## [Tekstfragment]

────────────────

Maakte die ingesteldheid van jou een rebelse tiener?
“Ik was en ben een moeilijk mens, ik weet dat. Mijn moeder nam mijn vriendjes vroeger apart, om hen wat voor te bereiden op mij. En ik excuseer me nu nog minstens een keer per week tegenover mijn gezin: ‘sorry dat jullie bij mij terechtgekomen zijn’. Maar ik heb ook een hele leuke kant die tegenwicht biedt aan dat moeilijke. En die twee probeer ik in evenwicht te houden. Want als schrijver put ik uit mijn donkere kant, maar ik ben ook moeder en mijn gezin is heel belangrijk voor me. Dus nu het boek af is, sluit ik de deur naar mijn oeremoties weer voor een tijdje af.” (lacht)
“Ik merk dat de moeder Lara níét samenvalt met de schrijfster Lara”
Was een gezin hebben, kinderen krijgen, belangrijk voor je?

────────────────

## [Taakvereisten]
1: Geef het gedeelte van het interviewfragment woordelijk weer, van "Maakte die ingesteldheid" tot "belangrijk voor je?".
2: Geef elke regel uit de records terug waarin het woord "large" voorkomt. Het onderscheid tussen hoofdletters en kleine letters telt daarbij mee.

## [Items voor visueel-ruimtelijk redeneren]
────────────────

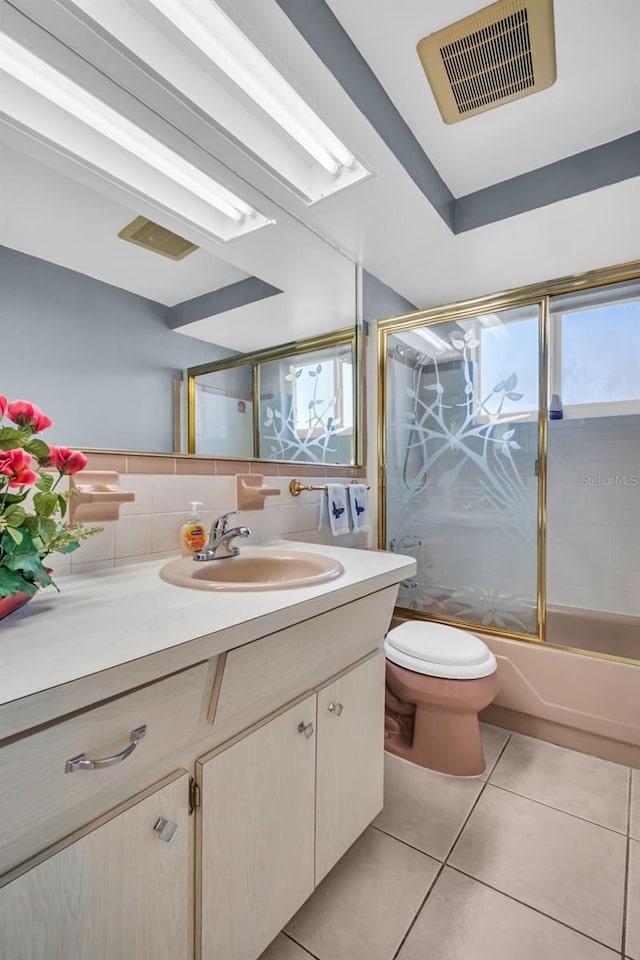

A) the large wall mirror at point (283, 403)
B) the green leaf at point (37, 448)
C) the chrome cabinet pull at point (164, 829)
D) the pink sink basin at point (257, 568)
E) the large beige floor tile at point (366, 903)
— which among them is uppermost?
the large wall mirror at point (283, 403)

────────────────

## [Resultaten]
1:
Maakte die ingesteldheid van jou een rebelse tiener?
“Ik was en ben een moeilijk mens, ik weet dat. Mijn moeder nam mijn vriendjes vroeger apart, om hen wat voor te bereiden op mij. En ik excuseer me nu nog minstens een keer per week tegenover mijn gezin: ‘sorry dat jullie bij mij terechtgekomen zijn’. Maar ik heb ook een hele leuke kant die tegenwicht biedt aan dat moeilijke. En die twee probeer ik in evenwicht te houden. Want als schrijver put ik uit mijn donkere kant, maar ik ben ook moeder en mijn gezin is heel belangrijk voor me. Dus nu het boek af is, sluit ik de deur naar mijn oeremoties weer voor een tijdje af.” (lacht)
“Ik merk dat de moeder Lara níét samenvalt met de schrijfster Lara”
Was een gezin hebben, kinderen krijgen, belangrijk voor je?

2:
A) the large wall mirror at point (283, 403)
E) the large beige floor tile at point (366, 903)
the large wall mirror at point (283, 403)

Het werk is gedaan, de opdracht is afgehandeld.